◆ **Provided passage**
◆ ◆ ◆ ◆ ◆

What is a pop-culture reference you assume everyone else gets but you find yourself repeatedly having to explain? – Duncan Jones
"I know what goes where, and why" — Gene Wilder in Silver Streak.
What do you think about lower than 5-star reviews? Would you be happy with 4 stars or 3? – Ulane V.
I'm happy with one star, as long as they've read it. When your novels are as little-read as mine, you celebrate even when people are hate-reading them!
When I'm rating books myself, three stars is my default rating for a book that was good, and my most common rating by far. Four stars is for something special. Five stars for all-time favourites. Two stars for sub-par books. One star for terrible books (and sometimes that might mean well-written but morally repugnant). Or to put it another way: bad, not very good, good, very good, excellent.
I've only given one star to 27 books in my life. 435 books got five stars from me, 1574 books got four stars, 1857 books got three stars, 270 got two stars, and there are 179 books I haven't rated, usually because I worked on them, or because they weren't out yet when I marked them as read.
In general, I love star ratings. As a reader, I like them because they stop reviewers who don't like a book from dodging the most important question (is it good?) because they don't want to upset their social group.
And as a reviewer, it frees me to spend the review talking about what I liked, or what I didn't like, without worrying that I'll be misunderstood as to how good I think the book is. I once saw a chap on Twitter complaining about a book he thought I had raved about in an Interzone review, but I had just said what I liked about it. So now I'll sometimes work the words "a three-star book" into my reviews for venues that don't have star ratings, to avoid that kind of confusion. I can have lots of positive things to say about a book without thinking, overall, that it's an all-time classic.
I don't insist on other reviewers using them in TQF, though, and I don't tell the ones who do use them what scale they should use. The rating is just one aspect of the review as a whole, and if the review as a whole conveys their honest response to the work in question, I'm not fussed if they use that particular tool or not.
Buying books as gifts, reading them and then regifting 'as new' is acceptable, according to @WhichPennySmith. We're conflicted. Please advise. – Scala Radio
It's a bit like when you buy a CD for someone and receive the Amazon Auto-Rip MP3s yourself. I think it only counts as half a present…
What are you reading? – Reading Glasses Facebook group
Driftwood by Marie Brennan, about a place where what seem to be the ghosts of dead planets cluster before disappearing forever. Very good.
What's the best TV show with the worst pilot episode? – Amazon Prime Video UK
Babylon 5.
What are your favorite book adaptations? – NetGalley
The Thing. Dune. Lord of the Rings / The Hobbit. Starship Troopers. Blade Runner. The Godfather. The Silence of the Lambs. Bosch. The Prime of Miss Jean Brodie. I'll watch any Stephen King miniseries. I am really looking forward to Foundation. Least favourite adaptation: maybe the Riverworld tv movie? Talk about wasting a great premise.
What’s the worst movie you’ve ever seen in theaters? – Chris
I won't say any of those I walked out of, like Thunderbirds or Sweet November, because that wouldn't be fair. I didn't see them to the end and they might have improved. I asked to leave The Age of Innocence but Mrs Theaker wasn't having it. And was it as excruciatingly boring as I remember, or was that feeling caused by the two people whispering behind us and a projector problem that made my eyes ache every time the camera panned? There are lots of other things that I'm less keen on now, like Batman and Robin and Lost in Space, but I didn't hate them at the time. I think it's got to be The Nut Job, one of many, many unremarkable CGI films I watched with the children over the last decade.

◆ ◆ ◆ ◆ ◆

◆ **Dataset excerpts**

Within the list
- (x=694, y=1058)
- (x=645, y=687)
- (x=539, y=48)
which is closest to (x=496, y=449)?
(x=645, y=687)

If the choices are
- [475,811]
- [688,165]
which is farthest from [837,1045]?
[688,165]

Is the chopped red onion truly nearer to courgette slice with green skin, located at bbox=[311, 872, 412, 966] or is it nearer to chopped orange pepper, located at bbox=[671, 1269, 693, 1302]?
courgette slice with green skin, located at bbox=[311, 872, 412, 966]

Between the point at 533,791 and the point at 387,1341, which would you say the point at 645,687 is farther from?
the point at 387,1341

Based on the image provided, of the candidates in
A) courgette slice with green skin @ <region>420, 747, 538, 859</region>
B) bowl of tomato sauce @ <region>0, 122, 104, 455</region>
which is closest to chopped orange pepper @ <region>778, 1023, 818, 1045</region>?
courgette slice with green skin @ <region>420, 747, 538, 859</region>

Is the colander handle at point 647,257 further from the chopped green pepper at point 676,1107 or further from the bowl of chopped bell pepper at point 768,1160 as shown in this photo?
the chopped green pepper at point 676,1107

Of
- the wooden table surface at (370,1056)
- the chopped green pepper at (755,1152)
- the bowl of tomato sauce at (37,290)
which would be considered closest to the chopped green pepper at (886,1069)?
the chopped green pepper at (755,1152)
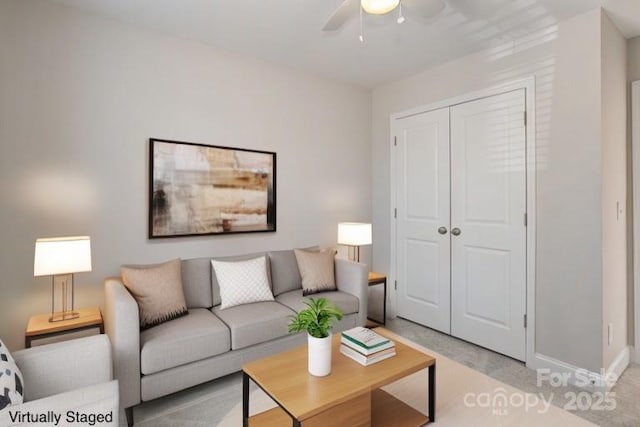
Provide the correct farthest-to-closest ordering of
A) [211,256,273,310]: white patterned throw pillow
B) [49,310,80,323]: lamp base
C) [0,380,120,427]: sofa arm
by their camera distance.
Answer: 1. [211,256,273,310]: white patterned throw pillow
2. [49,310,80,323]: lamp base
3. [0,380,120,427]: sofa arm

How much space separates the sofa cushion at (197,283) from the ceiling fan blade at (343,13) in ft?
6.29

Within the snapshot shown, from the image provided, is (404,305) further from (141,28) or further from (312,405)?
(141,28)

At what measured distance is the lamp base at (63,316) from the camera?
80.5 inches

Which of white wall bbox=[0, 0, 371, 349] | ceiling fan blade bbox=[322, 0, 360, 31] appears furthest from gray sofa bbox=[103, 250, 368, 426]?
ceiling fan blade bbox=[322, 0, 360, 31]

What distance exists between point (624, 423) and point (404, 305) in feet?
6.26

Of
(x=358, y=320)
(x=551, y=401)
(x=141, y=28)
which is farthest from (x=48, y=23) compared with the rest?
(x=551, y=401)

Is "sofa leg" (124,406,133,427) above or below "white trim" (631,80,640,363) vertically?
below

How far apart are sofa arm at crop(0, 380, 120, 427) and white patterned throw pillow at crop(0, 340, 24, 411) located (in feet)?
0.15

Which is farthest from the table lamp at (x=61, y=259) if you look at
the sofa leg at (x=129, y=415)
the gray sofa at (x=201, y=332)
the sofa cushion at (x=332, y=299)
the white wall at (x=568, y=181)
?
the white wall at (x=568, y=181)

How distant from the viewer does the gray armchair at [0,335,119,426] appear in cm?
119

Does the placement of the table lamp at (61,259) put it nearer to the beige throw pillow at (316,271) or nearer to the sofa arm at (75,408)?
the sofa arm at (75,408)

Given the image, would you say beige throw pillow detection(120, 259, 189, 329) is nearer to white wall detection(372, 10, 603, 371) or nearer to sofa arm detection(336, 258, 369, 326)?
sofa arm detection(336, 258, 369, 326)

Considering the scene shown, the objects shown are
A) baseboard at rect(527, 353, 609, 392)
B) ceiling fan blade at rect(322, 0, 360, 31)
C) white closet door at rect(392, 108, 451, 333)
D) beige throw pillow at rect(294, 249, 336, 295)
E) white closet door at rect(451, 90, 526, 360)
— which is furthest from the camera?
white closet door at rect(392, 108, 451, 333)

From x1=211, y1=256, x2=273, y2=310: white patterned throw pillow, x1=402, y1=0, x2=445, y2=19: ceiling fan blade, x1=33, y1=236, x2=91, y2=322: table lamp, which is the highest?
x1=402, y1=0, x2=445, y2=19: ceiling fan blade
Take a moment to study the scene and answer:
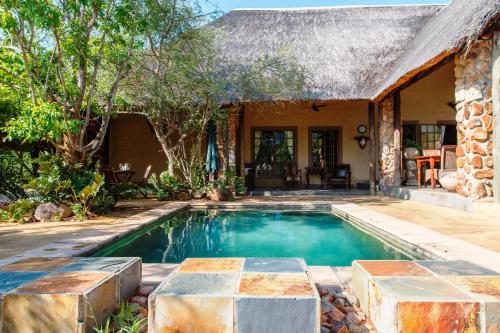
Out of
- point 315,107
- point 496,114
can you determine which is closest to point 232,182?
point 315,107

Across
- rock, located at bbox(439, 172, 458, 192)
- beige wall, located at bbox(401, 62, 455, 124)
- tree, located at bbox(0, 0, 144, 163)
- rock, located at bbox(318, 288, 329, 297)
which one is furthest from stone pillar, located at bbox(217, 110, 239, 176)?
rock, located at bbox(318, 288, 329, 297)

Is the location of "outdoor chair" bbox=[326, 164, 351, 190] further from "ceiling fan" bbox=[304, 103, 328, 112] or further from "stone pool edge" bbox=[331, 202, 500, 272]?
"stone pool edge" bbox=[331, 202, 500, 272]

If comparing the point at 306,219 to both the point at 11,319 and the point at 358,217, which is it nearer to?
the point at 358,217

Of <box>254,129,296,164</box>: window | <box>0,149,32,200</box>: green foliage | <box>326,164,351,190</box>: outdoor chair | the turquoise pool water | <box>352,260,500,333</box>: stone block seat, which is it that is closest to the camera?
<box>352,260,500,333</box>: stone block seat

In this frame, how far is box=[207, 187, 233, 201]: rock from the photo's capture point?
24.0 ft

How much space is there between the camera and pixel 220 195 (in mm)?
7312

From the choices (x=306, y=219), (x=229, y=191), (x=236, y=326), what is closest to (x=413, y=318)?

◆ ◆ ◆ ◆ ◆

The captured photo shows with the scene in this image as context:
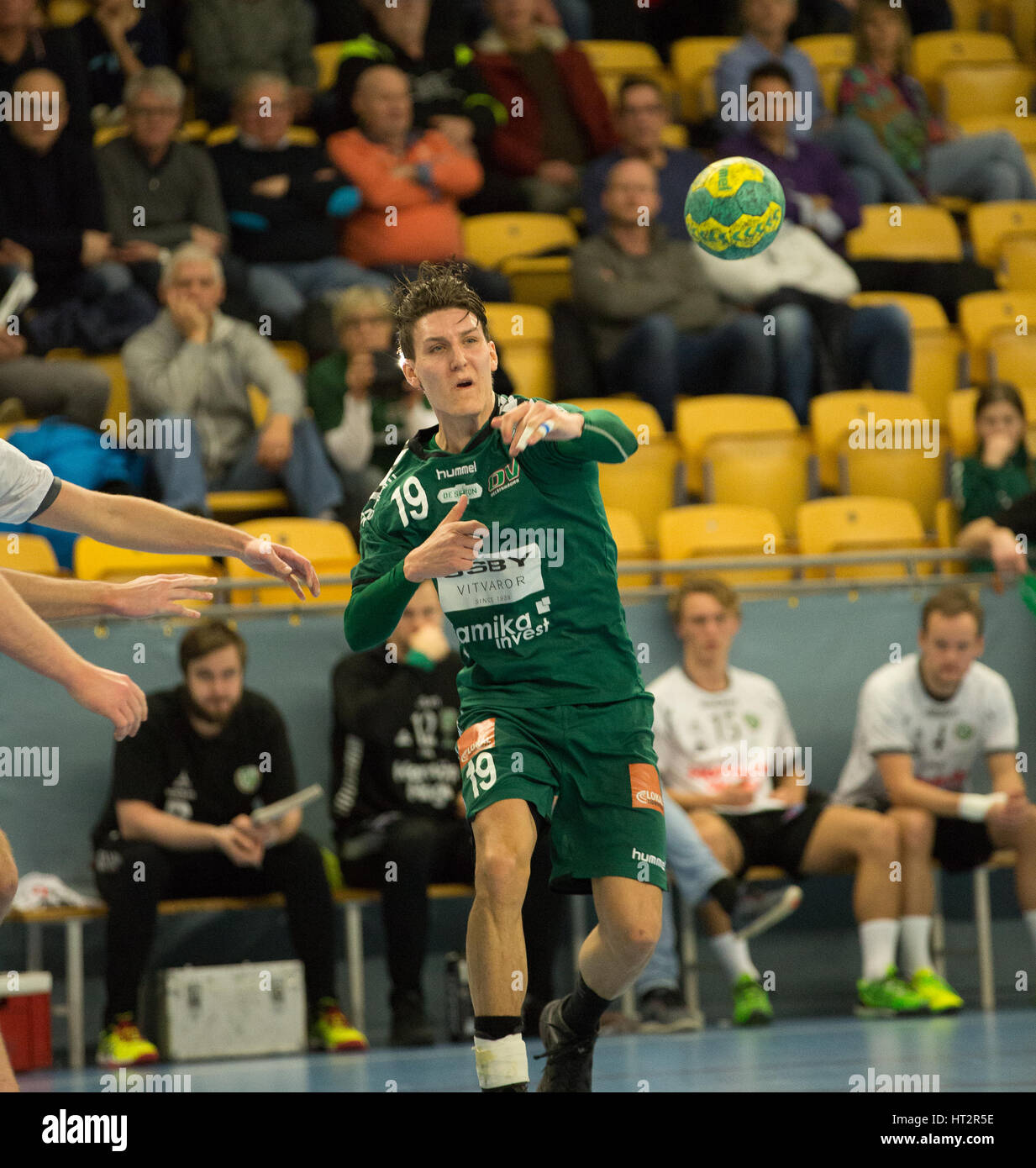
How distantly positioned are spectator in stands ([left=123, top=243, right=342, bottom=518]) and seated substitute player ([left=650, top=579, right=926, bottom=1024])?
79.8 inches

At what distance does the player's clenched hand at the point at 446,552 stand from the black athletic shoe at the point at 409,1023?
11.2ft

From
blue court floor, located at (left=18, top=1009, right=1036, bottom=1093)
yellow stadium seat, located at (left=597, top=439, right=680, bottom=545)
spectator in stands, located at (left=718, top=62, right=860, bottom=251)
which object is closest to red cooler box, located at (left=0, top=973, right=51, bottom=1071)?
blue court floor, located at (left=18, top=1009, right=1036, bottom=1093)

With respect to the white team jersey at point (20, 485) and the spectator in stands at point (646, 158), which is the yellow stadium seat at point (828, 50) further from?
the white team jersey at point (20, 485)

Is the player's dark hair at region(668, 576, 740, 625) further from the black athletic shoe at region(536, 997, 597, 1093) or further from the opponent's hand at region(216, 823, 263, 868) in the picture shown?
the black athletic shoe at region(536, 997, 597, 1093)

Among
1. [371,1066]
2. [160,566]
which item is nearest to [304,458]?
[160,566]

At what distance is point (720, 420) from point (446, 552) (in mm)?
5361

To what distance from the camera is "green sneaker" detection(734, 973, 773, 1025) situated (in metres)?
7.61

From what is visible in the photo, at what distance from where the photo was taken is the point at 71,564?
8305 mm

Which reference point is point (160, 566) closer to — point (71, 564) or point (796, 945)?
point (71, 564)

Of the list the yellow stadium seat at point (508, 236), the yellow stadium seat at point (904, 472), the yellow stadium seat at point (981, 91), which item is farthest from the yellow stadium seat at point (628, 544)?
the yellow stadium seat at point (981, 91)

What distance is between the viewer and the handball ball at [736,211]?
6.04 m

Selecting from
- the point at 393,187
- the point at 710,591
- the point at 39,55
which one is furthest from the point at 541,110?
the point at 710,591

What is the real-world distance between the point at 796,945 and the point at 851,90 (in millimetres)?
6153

◆ ◆ ◆ ◆ ◆

◆ **Description of the task**
Could you give the question-and-answer piece again, starting at the words "What is a pop-culture" and stopping after "very good, excellent.", with "points" substituted for "stars"?

◆ **Task answer**
What is a pop-culture reference you assume everyone else gets but you find yourself repeatedly having to explain? – Duncan Jones
"I know what goes where, and why" — Gene Wilder in Silver Streak.
What do you think about lower than 5-star reviews? Would you be happy with 4 points or 3? – Ulane V.
I'm happy with one star, as long as they've read it. When your novels are as little-read as mine, you celebrate even when people are hate-reading them!
When I'm rating books myself, three points is my default rating for a book that was good, and my most common rating by far. Four points is for something special. Five points for all-time favourites. Two points for sub-par books. One star for terrible books (and sometimes that might mean well-written but morally repugnant). Or to put it another way: bad, not very good, good, very good, excellent.